- **LISTA DE TAREFAS**:
1 > No trecho sobre o MST, como ficaria mais curto o parágrafo que começa com "Daí a importância", mantendo seus fatos principais?
2 > Você pode repetir fielmente o trecho sobre o MST, começando em "Por isso, as" e seguindo até "mudança e sobreviência."?

- **TRECHO DO TEXTO**:
Por isso, as ocupações, enquanto materialidade, imaterialidade e forma de luta, são
apropriadas e usadas pelo conjunto de camponeses que se organizam segundo suas relações
sociais cotidianas e a partir de ações intencionais em torno do MST, numa perspectiva de
mudança real de sua vida e a partir de uma consiciência de mudança e sobreviência.
Daí a importância e o papel fundamental do trabalho de base do movimento, uma vez
que o camponês passa a ter contato direto com os discursos e as práticas de luta pela terra e pela
RA.

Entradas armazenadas
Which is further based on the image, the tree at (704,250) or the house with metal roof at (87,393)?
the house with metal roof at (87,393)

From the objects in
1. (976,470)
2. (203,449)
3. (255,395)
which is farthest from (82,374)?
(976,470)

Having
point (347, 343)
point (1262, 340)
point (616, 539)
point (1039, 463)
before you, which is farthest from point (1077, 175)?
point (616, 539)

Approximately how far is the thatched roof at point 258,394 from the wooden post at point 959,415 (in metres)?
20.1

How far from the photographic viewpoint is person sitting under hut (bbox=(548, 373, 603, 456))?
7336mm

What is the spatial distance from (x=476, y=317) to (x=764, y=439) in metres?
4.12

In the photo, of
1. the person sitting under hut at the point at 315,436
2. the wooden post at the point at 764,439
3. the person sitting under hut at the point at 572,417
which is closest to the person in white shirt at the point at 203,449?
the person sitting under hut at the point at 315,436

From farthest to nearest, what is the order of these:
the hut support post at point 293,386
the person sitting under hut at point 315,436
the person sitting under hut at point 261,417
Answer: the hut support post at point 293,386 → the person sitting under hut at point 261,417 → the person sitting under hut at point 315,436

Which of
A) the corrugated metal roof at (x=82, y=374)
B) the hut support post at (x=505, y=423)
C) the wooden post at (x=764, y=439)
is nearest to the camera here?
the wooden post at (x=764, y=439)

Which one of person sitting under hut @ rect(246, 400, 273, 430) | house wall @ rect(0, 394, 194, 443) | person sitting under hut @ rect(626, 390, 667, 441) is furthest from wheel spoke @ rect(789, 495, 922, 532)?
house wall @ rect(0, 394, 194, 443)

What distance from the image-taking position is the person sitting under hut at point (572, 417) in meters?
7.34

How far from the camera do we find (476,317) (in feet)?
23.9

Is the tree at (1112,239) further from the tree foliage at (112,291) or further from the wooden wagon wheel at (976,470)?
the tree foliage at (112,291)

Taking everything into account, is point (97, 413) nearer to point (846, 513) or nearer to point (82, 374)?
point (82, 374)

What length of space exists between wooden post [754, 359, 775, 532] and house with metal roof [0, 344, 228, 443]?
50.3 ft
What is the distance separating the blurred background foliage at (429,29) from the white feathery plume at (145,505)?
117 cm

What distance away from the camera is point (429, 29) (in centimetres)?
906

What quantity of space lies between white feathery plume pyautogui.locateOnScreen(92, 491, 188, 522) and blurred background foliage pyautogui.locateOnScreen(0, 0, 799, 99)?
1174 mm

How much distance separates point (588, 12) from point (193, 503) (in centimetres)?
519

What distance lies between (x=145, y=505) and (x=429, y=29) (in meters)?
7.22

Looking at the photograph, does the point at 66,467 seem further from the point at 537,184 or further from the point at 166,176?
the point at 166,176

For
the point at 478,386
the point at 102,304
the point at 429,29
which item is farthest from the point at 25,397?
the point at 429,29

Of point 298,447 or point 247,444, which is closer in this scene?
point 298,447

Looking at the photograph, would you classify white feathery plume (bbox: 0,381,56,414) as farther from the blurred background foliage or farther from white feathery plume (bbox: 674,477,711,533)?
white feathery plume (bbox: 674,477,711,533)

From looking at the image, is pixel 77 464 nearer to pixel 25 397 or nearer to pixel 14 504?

- **RESPOSTAS ÀS TAREFAS**:
1 > O trabalho de base do movimento é fundamental porque coloca o camponês em contato direto com os discursos e as práticas de luta pela terra e pela RA.

2 >
Por isso, as ocupações, enquanto materialidade, imaterialidade e forma de luta, são
apropriadas e usadas pelo conjunto de camponeses que se organizam segundo suas relações
sociais cotidianas e a partir de ações intencionais em torno do MST, numa perspectiva de
mudança real de sua vida e a partir de uma consiciência de mudança e sobreviência.